On Sept. 18, Rhode Island’s Insurance Division put out a warning to all personal lines property/casualty insurers that if they’ve used price optimization in their rate policies, they have 60 days to re-submit their filings in a way that doesn’t use that tactic.
The concept of price optimization, which is also known as a “loyalty penalty,” takes into account the likelihood that a client might leave an insurer and changes rates based on that probability. Under this strategy, clients more prone to leave will be incentivized with lower premiums.
Over the past few months, state governments throughout the region have been working to abolish this practice.
Rhode Island’s decision mirrors an announcement made by Maine’s insurance department on Aug. 24. That state also set a 60-day window for its state’s personal lines property/casualty insurers to excise any price optimization from their premium calculations.
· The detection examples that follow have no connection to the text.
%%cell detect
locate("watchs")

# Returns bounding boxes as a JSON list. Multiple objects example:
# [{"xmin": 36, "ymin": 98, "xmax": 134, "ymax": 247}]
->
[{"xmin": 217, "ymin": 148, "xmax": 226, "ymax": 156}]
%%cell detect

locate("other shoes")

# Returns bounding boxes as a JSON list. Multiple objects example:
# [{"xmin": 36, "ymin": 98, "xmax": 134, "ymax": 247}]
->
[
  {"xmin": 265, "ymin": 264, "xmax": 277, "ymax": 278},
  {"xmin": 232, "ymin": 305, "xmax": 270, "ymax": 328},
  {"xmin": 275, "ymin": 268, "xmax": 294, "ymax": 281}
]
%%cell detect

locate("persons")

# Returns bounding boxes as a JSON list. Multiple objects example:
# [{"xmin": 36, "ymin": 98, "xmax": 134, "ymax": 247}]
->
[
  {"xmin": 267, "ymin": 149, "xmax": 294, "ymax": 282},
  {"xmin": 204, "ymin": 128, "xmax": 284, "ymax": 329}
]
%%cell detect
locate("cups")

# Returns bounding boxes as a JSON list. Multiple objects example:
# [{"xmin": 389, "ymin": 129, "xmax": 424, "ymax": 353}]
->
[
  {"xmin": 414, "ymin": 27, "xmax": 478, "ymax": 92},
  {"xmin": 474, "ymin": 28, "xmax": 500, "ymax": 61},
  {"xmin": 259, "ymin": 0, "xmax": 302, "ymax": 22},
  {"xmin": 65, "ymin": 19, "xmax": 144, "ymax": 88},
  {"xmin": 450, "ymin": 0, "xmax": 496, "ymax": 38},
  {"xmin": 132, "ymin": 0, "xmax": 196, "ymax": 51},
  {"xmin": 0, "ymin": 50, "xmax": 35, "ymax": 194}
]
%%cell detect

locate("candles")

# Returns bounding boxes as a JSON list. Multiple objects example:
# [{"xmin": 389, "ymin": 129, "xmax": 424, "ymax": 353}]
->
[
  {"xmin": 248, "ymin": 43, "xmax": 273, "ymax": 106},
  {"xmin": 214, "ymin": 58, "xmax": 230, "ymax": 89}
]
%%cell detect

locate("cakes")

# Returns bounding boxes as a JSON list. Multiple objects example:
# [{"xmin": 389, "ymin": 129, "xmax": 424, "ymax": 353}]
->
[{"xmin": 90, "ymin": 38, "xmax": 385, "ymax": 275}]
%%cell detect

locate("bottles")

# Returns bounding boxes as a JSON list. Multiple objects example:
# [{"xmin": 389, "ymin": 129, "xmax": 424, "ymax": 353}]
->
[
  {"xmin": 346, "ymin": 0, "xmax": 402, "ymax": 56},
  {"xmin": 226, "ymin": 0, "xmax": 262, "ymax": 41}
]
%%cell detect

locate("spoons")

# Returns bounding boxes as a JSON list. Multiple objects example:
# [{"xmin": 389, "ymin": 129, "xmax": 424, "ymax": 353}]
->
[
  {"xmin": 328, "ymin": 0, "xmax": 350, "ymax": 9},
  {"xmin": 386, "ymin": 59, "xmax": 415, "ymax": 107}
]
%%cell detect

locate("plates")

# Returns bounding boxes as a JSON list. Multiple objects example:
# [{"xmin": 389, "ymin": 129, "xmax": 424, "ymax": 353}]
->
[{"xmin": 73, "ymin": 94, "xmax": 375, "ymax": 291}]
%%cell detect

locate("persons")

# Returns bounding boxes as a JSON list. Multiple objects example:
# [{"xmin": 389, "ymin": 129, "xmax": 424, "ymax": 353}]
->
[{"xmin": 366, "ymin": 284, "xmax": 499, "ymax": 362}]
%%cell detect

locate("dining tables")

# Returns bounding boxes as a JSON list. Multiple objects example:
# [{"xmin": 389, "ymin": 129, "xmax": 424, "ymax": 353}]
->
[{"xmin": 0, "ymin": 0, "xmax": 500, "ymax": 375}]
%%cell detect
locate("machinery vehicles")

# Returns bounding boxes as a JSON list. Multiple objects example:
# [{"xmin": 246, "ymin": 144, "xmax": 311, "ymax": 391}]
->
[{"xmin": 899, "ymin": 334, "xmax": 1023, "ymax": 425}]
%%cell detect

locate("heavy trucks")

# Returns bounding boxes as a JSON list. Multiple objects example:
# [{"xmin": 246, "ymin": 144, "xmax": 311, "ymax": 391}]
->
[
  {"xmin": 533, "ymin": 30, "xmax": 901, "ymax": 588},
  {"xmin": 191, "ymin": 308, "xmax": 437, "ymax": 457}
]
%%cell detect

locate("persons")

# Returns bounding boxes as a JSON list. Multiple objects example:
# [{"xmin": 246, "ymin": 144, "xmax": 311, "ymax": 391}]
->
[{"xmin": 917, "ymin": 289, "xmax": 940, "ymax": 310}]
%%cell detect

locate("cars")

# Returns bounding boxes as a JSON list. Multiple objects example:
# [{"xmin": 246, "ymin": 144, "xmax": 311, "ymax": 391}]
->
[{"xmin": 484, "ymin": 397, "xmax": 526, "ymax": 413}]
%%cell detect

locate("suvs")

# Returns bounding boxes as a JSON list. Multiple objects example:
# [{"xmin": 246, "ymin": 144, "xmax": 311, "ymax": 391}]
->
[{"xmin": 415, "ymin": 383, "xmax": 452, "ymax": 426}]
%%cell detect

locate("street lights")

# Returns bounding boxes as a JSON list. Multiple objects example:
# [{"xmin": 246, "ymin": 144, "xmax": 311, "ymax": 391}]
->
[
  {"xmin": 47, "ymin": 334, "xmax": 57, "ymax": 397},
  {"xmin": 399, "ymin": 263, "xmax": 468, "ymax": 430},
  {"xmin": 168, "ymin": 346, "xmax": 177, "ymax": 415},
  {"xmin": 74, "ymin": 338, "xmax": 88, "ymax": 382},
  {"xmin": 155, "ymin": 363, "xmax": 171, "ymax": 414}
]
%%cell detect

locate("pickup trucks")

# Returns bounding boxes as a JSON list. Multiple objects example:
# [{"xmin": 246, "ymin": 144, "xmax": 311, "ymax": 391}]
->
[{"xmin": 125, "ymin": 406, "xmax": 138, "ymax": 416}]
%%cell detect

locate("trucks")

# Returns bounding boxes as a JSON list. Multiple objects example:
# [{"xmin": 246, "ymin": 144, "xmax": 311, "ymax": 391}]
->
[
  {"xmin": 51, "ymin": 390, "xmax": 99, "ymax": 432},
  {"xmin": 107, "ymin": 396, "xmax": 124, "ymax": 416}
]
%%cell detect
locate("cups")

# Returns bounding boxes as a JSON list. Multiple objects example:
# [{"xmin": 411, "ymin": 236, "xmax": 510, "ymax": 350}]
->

Beyond those specific deadlines, other regional regulators have provided broader warnings.
reported on Aug. 31
that the Pennsylvania Insurance Department warned insurance companies that they were prohibited from utilizing sophisticated computer software or rating model tools to vary premium prices for this purpose.
Likewise, Vermont also hoisted a red flag for insurers who have been making adjustments to rates based on this approach. It is “unfair discrimination” if “price differentials ‘fail to reflect equitably the differences in expected losses and expenses’ for different classes of policyholders,” Vermont’s Department of Financial Regulation said in a bulletin issued on June 24.